What you need to do: Repeat the stretch of the passage on urban growth in the Southern and Eastern Mediterranean from "Based on the" through "this early stage.".

Source excerpt:

====================

For nearly a half century, Southern and Eastern Mediterranean Countries (SEMCs) have been experiencing major changes that will deeply shape them, and in particular their urban areas. The latter are experiencing considerable expansion and demographic growth, rapidly accompanied by imbalances to which poorly prepared national and local authorities are unable to appropriately respond. This includes the emergence of unplanned urban settlements, with the attendant exclusion and complete or near complete lack of urban infrastructure and basic social services, but also the spread of unemployment and the damage to the urban environment. The tentative answers to this situation (public housing programs, town planning schemes and urban development plans, targeted employment programmes, etc.) have often contributed but piecemeal solutions, and their lack of consistency and comprehensiveness and their centralized nature have reduced their effectiveness.
Based on the urban development strategy practices advocated by various international institutions and already successfully applied in the North, several cities in the region have recently established their own development strategies. The results of these first experiments are naturally different and unequal, but the actors directly concerned seem unanimous in acknowledging their validity and benefits, even at this early stage.

====================

Spatial relationship records:

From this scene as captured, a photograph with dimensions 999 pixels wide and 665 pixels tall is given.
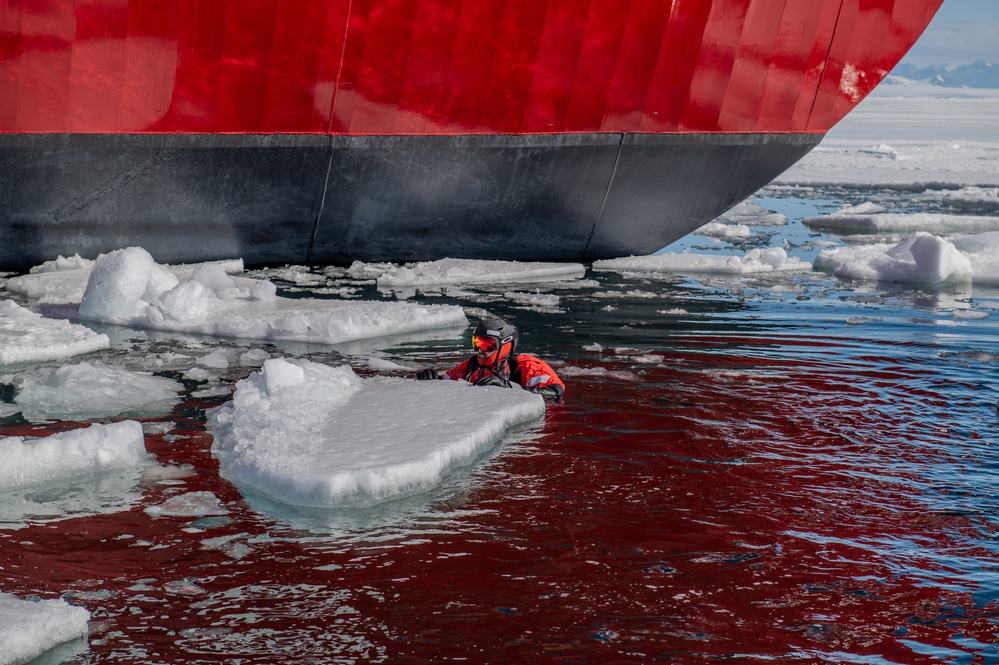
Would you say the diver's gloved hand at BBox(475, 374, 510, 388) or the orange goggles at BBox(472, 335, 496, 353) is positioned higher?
the orange goggles at BBox(472, 335, 496, 353)

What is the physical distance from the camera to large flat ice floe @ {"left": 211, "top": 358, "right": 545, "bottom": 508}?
536 cm

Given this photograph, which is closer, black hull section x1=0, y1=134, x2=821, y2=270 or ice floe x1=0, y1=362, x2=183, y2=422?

====================

Response:
Based on the urban development strategy practices advocated by various international institutions and already successfully applied in the North, several cities in the region have recently established their own development strategies. The results of these first experiments are naturally different and unequal, but the actors directly concerned seem unanimous in acknowledging their validity and benefits, even at this early stage.